Siemens gets IEC 62443 security certification for process control system

Siemens is the first company to obtain security certification from TÜV SÜD (German inspection and certification organisation) for an automation system based on IEC 62443-4-1 and IEC 62443-3-3. In August 2016, Siemens had already become the first company to receive the TÜV SÜD security certification according to IEC 62443-4-1 for the general development process for automation and drive technology products, including industrial software, employed at seven German development locations. This has now been followed by the first product certification according to IEC 62443-4-1 and 62443-3-3.

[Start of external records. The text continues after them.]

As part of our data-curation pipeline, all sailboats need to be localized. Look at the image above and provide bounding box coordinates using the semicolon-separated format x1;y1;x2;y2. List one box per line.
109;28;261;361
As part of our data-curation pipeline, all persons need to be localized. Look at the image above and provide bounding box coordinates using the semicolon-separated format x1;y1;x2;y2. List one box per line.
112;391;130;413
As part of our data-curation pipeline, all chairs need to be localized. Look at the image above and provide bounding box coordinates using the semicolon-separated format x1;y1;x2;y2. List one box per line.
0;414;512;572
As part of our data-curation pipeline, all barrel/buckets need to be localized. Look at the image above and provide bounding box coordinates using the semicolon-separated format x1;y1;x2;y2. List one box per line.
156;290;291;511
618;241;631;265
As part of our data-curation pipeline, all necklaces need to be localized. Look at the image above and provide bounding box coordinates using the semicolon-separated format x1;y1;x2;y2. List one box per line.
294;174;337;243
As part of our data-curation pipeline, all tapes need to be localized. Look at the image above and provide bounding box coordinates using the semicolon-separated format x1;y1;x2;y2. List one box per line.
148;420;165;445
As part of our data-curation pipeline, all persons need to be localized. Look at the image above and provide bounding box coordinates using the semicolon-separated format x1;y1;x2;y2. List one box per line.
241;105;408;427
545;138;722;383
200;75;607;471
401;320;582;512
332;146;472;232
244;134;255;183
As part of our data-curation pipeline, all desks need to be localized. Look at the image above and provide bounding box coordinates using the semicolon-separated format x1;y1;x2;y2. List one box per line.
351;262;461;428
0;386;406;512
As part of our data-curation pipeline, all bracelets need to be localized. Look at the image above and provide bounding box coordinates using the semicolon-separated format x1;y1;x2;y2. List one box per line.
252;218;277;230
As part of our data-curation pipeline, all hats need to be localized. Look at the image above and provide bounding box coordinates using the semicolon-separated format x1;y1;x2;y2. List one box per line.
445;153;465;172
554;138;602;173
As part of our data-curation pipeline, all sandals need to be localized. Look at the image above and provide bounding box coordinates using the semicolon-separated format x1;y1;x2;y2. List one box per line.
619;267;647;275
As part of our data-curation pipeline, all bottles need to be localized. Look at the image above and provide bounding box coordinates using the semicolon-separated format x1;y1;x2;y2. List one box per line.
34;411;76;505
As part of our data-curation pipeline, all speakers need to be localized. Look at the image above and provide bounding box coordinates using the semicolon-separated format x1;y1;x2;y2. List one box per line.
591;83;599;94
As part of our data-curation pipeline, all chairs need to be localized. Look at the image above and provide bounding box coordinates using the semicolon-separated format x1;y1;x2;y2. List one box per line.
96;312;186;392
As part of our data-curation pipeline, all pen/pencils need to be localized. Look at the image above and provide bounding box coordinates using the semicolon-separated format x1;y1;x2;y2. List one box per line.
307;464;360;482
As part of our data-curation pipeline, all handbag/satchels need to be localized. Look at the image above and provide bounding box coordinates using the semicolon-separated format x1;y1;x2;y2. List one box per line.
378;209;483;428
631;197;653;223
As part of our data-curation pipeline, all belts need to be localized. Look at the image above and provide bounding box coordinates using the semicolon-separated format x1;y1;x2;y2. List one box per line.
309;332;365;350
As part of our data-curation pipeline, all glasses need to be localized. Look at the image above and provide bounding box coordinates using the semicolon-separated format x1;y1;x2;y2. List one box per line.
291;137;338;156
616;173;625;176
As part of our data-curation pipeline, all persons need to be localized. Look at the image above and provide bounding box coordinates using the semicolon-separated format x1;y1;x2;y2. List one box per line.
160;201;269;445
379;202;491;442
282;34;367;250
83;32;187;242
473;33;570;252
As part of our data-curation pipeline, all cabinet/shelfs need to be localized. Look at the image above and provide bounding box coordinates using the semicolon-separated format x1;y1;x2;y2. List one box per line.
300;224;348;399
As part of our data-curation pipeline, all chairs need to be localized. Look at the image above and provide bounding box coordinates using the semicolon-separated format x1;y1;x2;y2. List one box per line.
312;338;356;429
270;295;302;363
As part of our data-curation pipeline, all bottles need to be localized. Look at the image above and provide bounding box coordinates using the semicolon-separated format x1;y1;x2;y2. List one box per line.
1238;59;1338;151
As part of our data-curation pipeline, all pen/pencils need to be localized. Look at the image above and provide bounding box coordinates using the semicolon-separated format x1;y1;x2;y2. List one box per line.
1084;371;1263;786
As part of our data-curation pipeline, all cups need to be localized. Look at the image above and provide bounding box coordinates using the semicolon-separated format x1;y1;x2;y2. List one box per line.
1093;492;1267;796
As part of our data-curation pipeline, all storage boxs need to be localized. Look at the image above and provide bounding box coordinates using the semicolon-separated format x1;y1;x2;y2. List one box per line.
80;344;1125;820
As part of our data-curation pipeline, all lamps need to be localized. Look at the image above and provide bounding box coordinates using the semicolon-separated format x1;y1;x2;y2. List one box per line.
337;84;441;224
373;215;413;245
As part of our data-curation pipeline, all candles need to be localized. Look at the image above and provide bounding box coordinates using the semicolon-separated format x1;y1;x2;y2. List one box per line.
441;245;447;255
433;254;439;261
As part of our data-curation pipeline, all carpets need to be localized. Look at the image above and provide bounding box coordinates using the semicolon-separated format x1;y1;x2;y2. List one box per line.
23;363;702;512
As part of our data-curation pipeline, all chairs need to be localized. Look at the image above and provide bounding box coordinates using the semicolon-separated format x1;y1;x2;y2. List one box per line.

For the product certification according to IEC 62443-4-1 and 62443-3-3, TÜV SÜD tested and verified the security functions implemented in the Simatic PCS 7 process control system. The conformity of development and integration processes was also checked. Regularly repeated audits will also ensure that Simatic PCS 7 continues to meet the required standards and concepts in future, and so retain the right to bear the certification. As a leading automation and software supplier to industry, Siemens is continually improving its products and solutions in terms of industrial security. This also includes certification based on IEC 62443. With this certificate, the company documents its security approach to automation products, and gives integrators and operators a transparent insight into its industrial security measures.

The Simatic PCS 7 process control system from Siemens controls and monitors continuous manufacturing processes, such as those in chemical and cement plants, the water and waste water sector, and the pharmaceuticals industry. As plant downtime in these industries can have enormous effects, both functional safety and industrial security are very important. Simatic PCS 7 provides a large number of functions for industrial security: These include segmentation into zones and security cells, the security of access points and user authentication, secure communication, patch management, system hardening, virus scanners and whitelisting. The comprehensive security measures and functions for Simatic PCS 7 contribute toward safeguarding plant operation, and so avoid plant downtimes and expensive outage times.

The international standard IEC 62443 describes an IT security concept based on the deeply tiered "defense-in-depth" approach, in which device and system suppliers, system integrators and operators are involved and contribute toward the overall solution. On the basis of lEC 62443, companies can examine the potential weak points in their control system and develop effective protective measures.